Stated task
Could you write out the material from its first line through the line containing "1.91 metres" as a JSON list of strings, one string per line, with blank lines left out?

— start —

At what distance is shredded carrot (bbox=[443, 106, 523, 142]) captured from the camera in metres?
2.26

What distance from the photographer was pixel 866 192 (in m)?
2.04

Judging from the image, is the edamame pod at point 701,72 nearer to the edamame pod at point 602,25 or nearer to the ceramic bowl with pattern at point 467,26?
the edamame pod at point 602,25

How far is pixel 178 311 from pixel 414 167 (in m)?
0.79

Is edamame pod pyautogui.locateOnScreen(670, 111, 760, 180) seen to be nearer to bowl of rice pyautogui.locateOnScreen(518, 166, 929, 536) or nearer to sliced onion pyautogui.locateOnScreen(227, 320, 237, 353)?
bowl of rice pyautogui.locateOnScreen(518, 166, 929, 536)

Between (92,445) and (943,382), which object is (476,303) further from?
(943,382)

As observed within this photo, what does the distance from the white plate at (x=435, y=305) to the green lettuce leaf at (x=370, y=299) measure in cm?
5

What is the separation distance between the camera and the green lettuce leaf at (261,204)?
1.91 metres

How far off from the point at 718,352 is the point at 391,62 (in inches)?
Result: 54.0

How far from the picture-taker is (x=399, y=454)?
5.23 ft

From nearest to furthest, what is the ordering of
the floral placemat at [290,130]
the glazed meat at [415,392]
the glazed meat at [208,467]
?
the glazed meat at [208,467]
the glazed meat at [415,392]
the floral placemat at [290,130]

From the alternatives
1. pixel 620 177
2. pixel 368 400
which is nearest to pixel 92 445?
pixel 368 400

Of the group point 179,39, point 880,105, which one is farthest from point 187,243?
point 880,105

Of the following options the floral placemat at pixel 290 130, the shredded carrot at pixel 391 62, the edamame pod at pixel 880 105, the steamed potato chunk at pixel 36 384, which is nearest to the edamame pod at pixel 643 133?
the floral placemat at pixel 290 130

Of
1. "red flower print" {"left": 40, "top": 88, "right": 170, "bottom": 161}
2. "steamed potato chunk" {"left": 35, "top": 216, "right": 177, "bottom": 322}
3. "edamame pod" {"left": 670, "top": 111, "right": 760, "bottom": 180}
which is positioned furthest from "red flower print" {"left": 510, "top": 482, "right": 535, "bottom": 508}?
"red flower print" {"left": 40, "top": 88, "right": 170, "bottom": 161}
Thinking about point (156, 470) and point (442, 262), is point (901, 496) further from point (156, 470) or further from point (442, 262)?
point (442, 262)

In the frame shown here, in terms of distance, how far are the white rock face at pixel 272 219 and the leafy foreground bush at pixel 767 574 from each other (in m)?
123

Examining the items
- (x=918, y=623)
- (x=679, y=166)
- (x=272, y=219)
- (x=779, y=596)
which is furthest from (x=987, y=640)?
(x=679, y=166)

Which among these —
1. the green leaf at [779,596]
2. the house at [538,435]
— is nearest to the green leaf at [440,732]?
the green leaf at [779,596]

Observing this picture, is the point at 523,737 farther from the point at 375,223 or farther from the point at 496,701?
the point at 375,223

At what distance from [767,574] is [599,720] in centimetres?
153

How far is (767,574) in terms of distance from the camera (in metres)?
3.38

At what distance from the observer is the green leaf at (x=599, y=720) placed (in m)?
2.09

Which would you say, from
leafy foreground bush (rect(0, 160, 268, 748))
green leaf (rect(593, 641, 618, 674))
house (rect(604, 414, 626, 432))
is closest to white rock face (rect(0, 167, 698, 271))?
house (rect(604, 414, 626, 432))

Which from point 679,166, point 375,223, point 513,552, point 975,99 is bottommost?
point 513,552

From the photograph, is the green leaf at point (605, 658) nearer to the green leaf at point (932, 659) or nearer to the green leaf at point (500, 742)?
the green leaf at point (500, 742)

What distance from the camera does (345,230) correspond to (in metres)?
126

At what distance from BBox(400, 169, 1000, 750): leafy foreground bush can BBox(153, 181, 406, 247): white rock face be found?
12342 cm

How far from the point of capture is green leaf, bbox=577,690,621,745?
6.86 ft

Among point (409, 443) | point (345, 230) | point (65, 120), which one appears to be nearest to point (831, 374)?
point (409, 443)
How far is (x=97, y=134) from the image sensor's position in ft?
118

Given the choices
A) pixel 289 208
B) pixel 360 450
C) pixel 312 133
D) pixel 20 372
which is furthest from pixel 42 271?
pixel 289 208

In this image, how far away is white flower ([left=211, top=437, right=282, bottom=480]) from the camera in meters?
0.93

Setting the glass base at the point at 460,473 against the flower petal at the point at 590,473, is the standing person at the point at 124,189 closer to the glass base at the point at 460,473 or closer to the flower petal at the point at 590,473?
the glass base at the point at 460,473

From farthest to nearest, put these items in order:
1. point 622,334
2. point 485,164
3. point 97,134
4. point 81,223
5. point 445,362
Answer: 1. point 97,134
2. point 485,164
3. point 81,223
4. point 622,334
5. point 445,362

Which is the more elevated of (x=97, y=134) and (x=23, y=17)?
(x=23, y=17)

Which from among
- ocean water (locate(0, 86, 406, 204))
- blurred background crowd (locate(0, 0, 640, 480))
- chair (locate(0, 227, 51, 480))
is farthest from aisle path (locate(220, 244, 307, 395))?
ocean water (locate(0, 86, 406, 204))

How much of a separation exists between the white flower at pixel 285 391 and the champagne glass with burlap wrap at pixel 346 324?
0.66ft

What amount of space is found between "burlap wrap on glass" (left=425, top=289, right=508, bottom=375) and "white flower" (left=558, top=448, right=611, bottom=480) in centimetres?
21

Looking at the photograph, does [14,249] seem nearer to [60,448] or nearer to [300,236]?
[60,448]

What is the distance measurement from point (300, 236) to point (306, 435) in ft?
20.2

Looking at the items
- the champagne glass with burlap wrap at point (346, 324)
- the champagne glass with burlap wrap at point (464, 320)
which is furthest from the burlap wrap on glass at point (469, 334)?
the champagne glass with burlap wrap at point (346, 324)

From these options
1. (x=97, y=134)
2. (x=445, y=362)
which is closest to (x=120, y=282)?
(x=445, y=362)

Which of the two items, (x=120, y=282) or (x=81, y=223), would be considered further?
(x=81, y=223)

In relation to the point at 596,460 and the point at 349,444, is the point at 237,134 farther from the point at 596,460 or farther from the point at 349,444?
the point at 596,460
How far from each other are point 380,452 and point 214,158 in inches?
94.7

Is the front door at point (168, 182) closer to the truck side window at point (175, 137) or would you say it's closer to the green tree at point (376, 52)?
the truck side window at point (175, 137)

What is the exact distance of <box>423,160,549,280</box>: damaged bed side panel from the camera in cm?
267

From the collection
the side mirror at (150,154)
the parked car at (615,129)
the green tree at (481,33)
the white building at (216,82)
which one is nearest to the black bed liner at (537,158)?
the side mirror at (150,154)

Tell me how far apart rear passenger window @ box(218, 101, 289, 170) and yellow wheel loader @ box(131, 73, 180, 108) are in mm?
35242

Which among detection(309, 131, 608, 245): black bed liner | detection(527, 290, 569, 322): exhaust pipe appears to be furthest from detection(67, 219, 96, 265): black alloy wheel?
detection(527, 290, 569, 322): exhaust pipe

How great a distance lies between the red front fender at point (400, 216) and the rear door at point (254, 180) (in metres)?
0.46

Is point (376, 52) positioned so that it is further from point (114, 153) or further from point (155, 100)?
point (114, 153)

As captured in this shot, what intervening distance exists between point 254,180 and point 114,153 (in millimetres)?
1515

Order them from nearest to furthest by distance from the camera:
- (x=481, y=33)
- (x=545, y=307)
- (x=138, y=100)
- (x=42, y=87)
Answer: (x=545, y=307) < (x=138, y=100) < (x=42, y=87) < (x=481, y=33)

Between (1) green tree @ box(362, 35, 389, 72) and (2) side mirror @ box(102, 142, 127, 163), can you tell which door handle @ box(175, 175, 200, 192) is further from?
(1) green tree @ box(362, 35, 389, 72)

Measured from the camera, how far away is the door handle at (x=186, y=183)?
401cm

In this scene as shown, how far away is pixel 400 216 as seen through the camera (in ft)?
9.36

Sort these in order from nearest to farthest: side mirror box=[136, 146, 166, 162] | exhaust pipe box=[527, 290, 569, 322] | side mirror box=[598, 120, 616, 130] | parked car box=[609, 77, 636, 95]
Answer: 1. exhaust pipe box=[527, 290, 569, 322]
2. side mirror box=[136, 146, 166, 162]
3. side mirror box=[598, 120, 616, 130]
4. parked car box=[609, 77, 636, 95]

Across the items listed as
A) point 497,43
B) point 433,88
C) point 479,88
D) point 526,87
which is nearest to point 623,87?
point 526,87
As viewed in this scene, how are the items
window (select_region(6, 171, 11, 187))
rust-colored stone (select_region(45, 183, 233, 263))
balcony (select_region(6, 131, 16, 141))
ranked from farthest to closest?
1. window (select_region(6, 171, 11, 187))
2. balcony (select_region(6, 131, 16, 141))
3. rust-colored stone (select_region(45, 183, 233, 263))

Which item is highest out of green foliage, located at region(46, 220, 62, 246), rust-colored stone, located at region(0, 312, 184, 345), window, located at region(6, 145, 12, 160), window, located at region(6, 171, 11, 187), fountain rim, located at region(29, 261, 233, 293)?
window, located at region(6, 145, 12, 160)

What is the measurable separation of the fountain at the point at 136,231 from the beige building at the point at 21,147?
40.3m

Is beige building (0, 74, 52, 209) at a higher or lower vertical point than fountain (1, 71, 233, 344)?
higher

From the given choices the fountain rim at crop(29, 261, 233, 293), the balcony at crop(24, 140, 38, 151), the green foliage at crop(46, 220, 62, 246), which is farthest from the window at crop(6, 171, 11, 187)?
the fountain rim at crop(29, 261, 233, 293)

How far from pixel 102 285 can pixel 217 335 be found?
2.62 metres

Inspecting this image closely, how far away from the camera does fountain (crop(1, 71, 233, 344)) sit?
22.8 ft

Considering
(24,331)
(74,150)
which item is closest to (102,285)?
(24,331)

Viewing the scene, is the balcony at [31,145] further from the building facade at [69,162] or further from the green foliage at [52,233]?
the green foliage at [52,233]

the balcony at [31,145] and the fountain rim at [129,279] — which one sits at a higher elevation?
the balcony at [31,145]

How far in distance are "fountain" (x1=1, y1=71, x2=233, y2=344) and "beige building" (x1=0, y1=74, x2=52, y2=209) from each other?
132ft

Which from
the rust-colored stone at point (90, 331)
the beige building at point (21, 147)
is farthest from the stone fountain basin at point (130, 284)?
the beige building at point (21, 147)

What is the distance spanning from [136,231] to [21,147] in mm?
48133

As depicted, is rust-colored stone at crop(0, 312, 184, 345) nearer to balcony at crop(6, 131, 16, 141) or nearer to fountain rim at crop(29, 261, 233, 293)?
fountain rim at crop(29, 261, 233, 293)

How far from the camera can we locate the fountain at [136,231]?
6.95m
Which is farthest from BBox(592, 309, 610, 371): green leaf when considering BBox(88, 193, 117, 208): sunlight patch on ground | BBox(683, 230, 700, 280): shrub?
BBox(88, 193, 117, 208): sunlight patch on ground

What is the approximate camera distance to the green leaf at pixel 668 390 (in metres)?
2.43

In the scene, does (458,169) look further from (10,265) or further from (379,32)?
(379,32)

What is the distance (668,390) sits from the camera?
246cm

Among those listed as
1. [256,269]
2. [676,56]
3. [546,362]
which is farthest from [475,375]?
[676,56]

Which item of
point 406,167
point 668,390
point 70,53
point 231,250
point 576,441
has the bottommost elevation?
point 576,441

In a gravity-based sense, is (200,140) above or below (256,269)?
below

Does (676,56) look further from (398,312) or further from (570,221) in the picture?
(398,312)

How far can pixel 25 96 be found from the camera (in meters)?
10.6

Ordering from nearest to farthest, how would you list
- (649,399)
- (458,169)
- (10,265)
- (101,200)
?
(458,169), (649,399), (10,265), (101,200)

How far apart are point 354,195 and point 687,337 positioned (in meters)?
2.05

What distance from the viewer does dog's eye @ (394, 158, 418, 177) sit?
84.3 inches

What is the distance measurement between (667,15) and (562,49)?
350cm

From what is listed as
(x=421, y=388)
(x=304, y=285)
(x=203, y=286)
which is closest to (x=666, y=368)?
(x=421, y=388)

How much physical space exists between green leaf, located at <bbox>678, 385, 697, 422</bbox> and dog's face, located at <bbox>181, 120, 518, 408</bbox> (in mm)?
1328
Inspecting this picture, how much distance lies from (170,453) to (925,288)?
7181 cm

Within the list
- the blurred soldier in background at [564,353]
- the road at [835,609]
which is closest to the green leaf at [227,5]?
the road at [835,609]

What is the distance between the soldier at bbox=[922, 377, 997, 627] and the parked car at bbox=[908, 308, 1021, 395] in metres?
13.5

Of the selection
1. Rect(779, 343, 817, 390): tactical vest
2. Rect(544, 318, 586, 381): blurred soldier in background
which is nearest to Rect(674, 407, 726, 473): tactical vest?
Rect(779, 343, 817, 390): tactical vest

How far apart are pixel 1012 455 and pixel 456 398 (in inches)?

— end —

Completed exercise
[
  "At what distance is shredded carrot (bbox=[443, 106, 523, 142]) captured from the camera in metres?",
  "2.26",
  "What distance from the photographer was pixel 866 192 (in m)?",
  "2.04",
  "Judging from the image, is the edamame pod at point 701,72 nearer to the edamame pod at point 602,25 or nearer to the ceramic bowl with pattern at point 467,26?",
  "the edamame pod at point 602,25",
  "How far is pixel 178 311 from pixel 414 167 (in m)?",
  "0.79",
  "Is edamame pod pyautogui.locateOnScreen(670, 111, 760, 180) seen to be nearer to bowl of rice pyautogui.locateOnScreen(518, 166, 929, 536) or nearer to sliced onion pyautogui.locateOnScreen(227, 320, 237, 353)?",
  "bowl of rice pyautogui.locateOnScreen(518, 166, 929, 536)",
  "Between (92,445) and (943,382), which object is (476,303) further from?",
  "(943,382)",
  "As observed within this photo, what does the distance from the white plate at (x=435, y=305) to the green lettuce leaf at (x=370, y=299) measure in cm?",
  "5",
  "What is the separation distance between the camera and the green lettuce leaf at (261,204)?",
  "1.91 metres"
]